Peki Sarıtaç ne diyor?
"Beni oğlu gibi severdi. Kalbimde hep yeri vardır ve hala görüşüyoruz. Yol göstericiydi. Onun sayesinde tanındım. Kendisini eksiksiz ifade etmek için uzun konuşurdu. Yenildiğimiz ya da sıkıntılı bir maç sonrası, 'Şimdi girer, gece 1'de çıkarız' diyordum. Çünkü Avrupa ya da yaz ayındaki lig maçları sonunda toplantılara bugün başlar, yarın bitirirdik. Mesela arkadaşlarla buluşacağım, o sırada telefon titrer ve 'Nerede kaldın, bitmedi mi?' diye mesajlar gelirdi."
‘Kahve içiyordum...’
Maçlar sırasında kahve içmenizin gündem olmasına şaşırdınız mı?
“Türkiye’de taraftarları, ortamı, Türk insanını ve futbolu çok sevdim. Maçlarda kahve içiyordum, çünkü enerjiye ve odaklanmaya ihtiyacım vardı. Ne yazık ki sonuçlar kötü olduğunda her şey unutulur, bunlar konuşulur. Kazanınca ise her şey sizindir.”
‘İletişim sorunu yaşadık’
*Başkan Aziz Yıldırım ile ilişkiniz nasıldı?
“Başkan Yıldırım da kazanmak ve şampiyon olmak istiyordu. Takım için de en iyisini yapmaya çalıştı. O da ben de hata yaptık. İletişim sorunu yaşadık. Şanssız bir durumdu. Büyük ve sağlam bir yapı kurma şansını kaçırdık. Ancak Yıldırım hakkında da kulüp ve Türkiye ile ilgili hep iyi anılarım olacak. Hep güzel şeyler hatırlayacağım. Fenerbahçe’den sonra farklı yerlere gittim. Çin’de bile Türk futbolseverler beni görünce hep sevgi ve saygı gösterdiler.”
‘Yıldızlara zaman verilmiyor’
*Türkiye’ye gelen büyük yıldızlar neden çok başarılı olamıyor?
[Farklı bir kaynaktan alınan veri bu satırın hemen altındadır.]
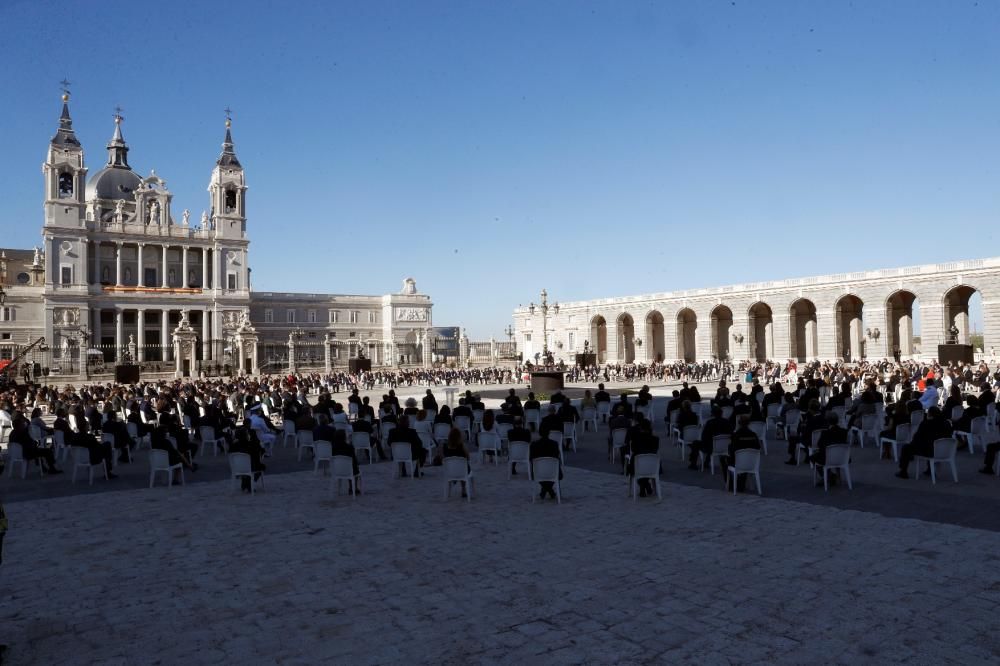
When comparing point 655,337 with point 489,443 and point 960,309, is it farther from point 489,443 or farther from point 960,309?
point 489,443

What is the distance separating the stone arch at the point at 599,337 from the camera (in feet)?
218

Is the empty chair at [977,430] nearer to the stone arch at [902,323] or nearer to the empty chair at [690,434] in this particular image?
the empty chair at [690,434]

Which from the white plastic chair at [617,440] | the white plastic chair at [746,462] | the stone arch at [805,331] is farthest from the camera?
the stone arch at [805,331]

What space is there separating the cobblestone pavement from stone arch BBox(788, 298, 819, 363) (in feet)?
160

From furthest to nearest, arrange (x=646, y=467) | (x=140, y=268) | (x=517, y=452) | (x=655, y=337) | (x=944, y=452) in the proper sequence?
(x=140, y=268) < (x=655, y=337) < (x=517, y=452) < (x=944, y=452) < (x=646, y=467)

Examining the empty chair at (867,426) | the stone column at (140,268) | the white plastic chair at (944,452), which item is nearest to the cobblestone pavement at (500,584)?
the white plastic chair at (944,452)

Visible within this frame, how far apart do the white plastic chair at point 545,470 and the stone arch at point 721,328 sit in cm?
5014

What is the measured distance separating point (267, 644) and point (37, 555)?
4292mm

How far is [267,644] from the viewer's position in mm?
5297

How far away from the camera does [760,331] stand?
57469 millimetres

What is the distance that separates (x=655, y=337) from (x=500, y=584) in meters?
58.7

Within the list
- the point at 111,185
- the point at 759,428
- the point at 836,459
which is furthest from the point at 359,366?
the point at 111,185

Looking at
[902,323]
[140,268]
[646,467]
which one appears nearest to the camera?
[646,467]

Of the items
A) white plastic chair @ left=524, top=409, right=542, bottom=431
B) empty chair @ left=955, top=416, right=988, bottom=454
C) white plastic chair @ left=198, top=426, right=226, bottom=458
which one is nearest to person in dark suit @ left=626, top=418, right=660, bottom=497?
white plastic chair @ left=524, top=409, right=542, bottom=431
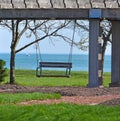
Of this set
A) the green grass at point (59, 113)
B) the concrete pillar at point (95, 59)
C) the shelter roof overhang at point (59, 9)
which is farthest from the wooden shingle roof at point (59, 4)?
the green grass at point (59, 113)

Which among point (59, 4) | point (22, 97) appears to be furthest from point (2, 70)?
point (22, 97)

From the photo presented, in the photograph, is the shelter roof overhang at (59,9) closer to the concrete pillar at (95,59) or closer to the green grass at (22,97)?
the concrete pillar at (95,59)

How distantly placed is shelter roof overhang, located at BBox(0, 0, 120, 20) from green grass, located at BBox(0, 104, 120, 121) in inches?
308

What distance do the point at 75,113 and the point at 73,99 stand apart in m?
3.78

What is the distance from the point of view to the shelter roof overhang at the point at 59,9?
1888 centimetres

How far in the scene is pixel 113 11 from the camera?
62.0ft

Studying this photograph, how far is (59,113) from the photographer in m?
10.5

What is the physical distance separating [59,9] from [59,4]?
29 cm

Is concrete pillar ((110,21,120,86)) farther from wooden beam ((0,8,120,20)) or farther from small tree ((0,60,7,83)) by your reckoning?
small tree ((0,60,7,83))

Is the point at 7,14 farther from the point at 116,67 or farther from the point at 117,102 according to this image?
the point at 117,102

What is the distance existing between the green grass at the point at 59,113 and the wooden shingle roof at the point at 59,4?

“Bazen yıldız oyuncular gelir ve harika oynarlar. Ama genelde iyi performans için her şeyi tam olarak kavraması için 1 sezondan fazlasına ihtiyaç duyarlar. Türkiye’de beklentiler çok yüksek ve kimsenin zamanı yok! Zaman vermezseniz, mümkün değil. Türkiye’de taraftarlar futbolu çok seviyor ve hemen iyi şeyler görmek istiyor. Sezona iyi başlamadığınız zaman sadece panik değil, şüphe duygusu da ortaya çıkıyor. Kendinizden şüphe duymaya başladığınız zaman ise problemler büyüyor.”